The Court’s Ruling: The Court upheld the district court finding that the employee was terminated for violating the employer’s attendance policy, and not because of his disability or for taking FMLA-protected leave. The Court, noting that alcoholism could constitute a disability because the employee was substantially limited in his ability to work, found that the employee failed to adduce sufficient evidence to make out a prima facie case under the ADA. To do so, he would have had to show that he was “qualified” to perform the essential functions of the job with or without reasonable accommodation. “Essential functions” are duties that are fundamental to the job in question. In this case, the Court determined that reliable attendance at scheduled shifts was an essential function of a boiler utility operator. The employee had to be present at the plant to monitor the boiler, respond to any alarms, handle any power outage, or (if needed) respond to an explosion. With regard to the employee’s FMLA claim, the employee failed to show that he was terminated for taking FMLA-protected leave. There was no evidence of pretext; rather, the evidence showed that his violation of the no-call/no show policy led to his termination.
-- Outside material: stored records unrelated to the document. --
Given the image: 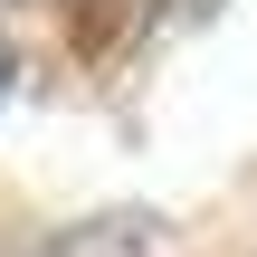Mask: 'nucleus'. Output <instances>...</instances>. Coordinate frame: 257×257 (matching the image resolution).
<instances>
[{
  "mask_svg": "<svg viewBox=\"0 0 257 257\" xmlns=\"http://www.w3.org/2000/svg\"><path fill=\"white\" fill-rule=\"evenodd\" d=\"M38 10H76V0H38Z\"/></svg>",
  "mask_w": 257,
  "mask_h": 257,
  "instance_id": "f257e3e1",
  "label": "nucleus"
},
{
  "mask_svg": "<svg viewBox=\"0 0 257 257\" xmlns=\"http://www.w3.org/2000/svg\"><path fill=\"white\" fill-rule=\"evenodd\" d=\"M0 86H10V57H0Z\"/></svg>",
  "mask_w": 257,
  "mask_h": 257,
  "instance_id": "f03ea898",
  "label": "nucleus"
}]
</instances>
Lessons Learned: Most employers would agree that reliable attendance is an essential function of all jobs. While the Vandenbroek case provides a clear example of this principle, other instances might not be so clear. When alcoholism or another disability causes an attendance problem, employers must be able to show that regular and reliable attendance is an essential function for the specific position. One way of doing this is to have clear and detailed written job descriptions that describe the essential functions of the position, including regular and reliable attendance.